El empresario no es un simple capitalista. Es quien descubre oportunidades, coordina recursos y asume riesgos. Su función es distinta de la del trabajador asalariado y su remuneración –el beneficio– también lo es: no es salario, sino el resultado de acertar en sus decisiones.

El reconocimiento del papel empresarial es crucial para entender cómo se crean nuevos trabajos y sectores enteros. Cualquier trabajador puede convertirse en empresario si se le permite ahorrar, emprender y competir en igualdad de condiciones. Israel M. Kirzner (nacido en 1930) subraya que el empresario es el agente que descubre y explota oportunidades de ganancia mediante un proceso de coordinación del mercado. Eso contrasta con la imagen neoclásica estándar, donde el empresario tiende a ser difuminado en la figura de la empresa o del «tomador de decisiones» idealizado. Kirzner destaca que la competencia real es un proceso dinámico impulsado por la alerta empresarial –la capacidad de percibir desajustes entre oferta y demanda antes que otros. ¿Por qué es relevante esto para el trabajo? Porque introduce la idea de que no todo aporte humano en la economía se remunera vía salario. Hay un aporte específico –el de emprender, innovar, asumir riesgo y tener visión– que se remunera de otro modo.
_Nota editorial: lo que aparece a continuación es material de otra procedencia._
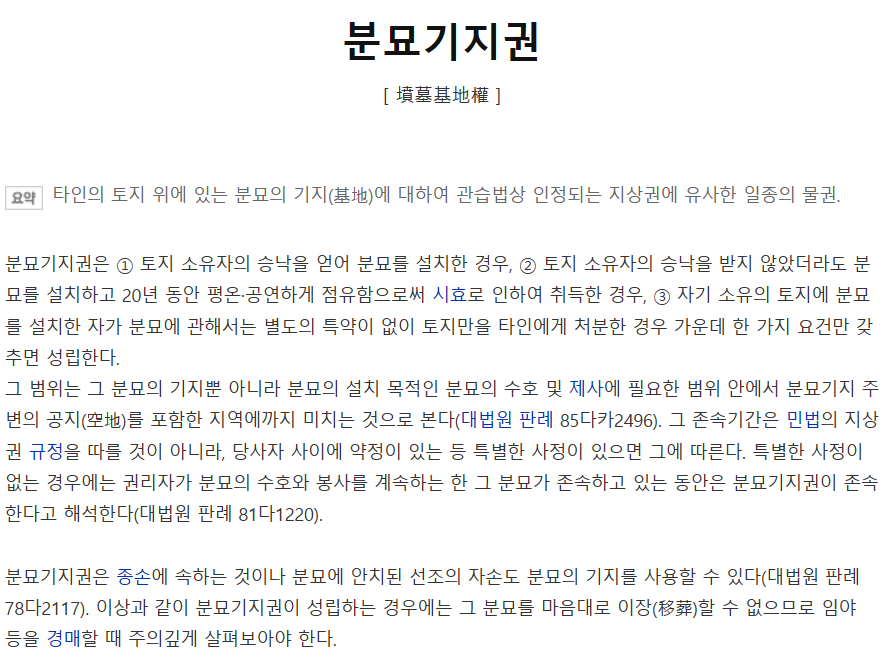 분묘기지권

[ 墳墓基地權 ]

요약 타인의 토지 위에 있는 분묘의 기지(基地)에 대하여 관습법상 인정되는 지상권에 유사한 일종의 물권.

분묘기지권은 ① 토지 소유자의 승낙을 얻어 분묘를 설치한 경우, ② 토지 소유자의 승낙을 받지 않았더라도 분묘를 설치하고 20년 동안 평온·공연하게 점유함으로써 시효로 인하여 취득한 경우, ③ 자기 소유의 토지에 분묘를 설치한 자가 분묘에 관해서는 별도의 특약이 없이 토지만을 타인에게 처분한 경우 가운데 한 가지 요건만 갖추면 성립한다.
그 범위는 그 분묘의 기지뿐 아니라 분묘의 설치 목적인 분묘의 수호 및 제사에 필요한 범위 안에서 분묘기지 주변의 공지(空地)를 포함한 지역에까지 미치는 것으로 본다(대법원 판례 85다카2496). 그 존속기간은 민법의 지상권 규정을 따를 것이 아니라, 당사자 사이에 약정이 있는 등 특별한 사정이 있으면 그에 따른다. 특별한 사정이 없는 경우에는 권리자가 분묘의 수호와 봉사를 계속하는 한 그 분묘가 존속하고 있는 동안은 분묘기지권이 존속한다고 해석한다(대법원 판례 81다1220).

분묘기지권은 종손에 속하는 것이나 분묘에 안치된 선조의 자손도 분묘의 기지를 사용할 수 있다(대법원 판례 78다2117). 이상과 같이 분묘기지권이 성립하는 경우에는 그 분묘를 마음대로 이장(移葬)할 수 없으므로 임야 등을 경매할 때 주의깊게 살펴보아야 한다.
Ante una crisis económica, los keynesianos proponen aumentar el gasto público y mantener salarios altos para sostener la demanda. Pero en realidad, señala la Escuela Austriaca, la mayoría de las crisis provienen de desequilibrios previos. Por ejemplo, del crédito fácil, de la creación de dinero de la nada y del capitalismo de Estado, que beneficia solo a los amigos del Gobierno. La solución para la Escuela Austriaca, en una economía libre de mercado, es permitir que los precios y salarios se ajusten, incluso a la baja si es necesario, para recolocar recursos donde sean más productivos. En casos así son necesarias también reformas estructurales que faciliten la contratación, eliminen trabas al empleo y confíen en el mercado como mejor coordinador del trabajo.

El trabajo puede ser duro, hay desigualdades. Pero en un marco de libertad económica, respeto a la propiedad y competencia, los trabajadores podrán prosperar sin necesidad de tutela estatal. De ese modo se promueve un entorno en el que la cooperación, no el conflicto, sea la base de las relaciones laborales. Si se fomenta que las personas trabajen, emprendan, negocien y cooperen libremente, habrá no solo más riqueza, sino también más oportunidades reales para todos.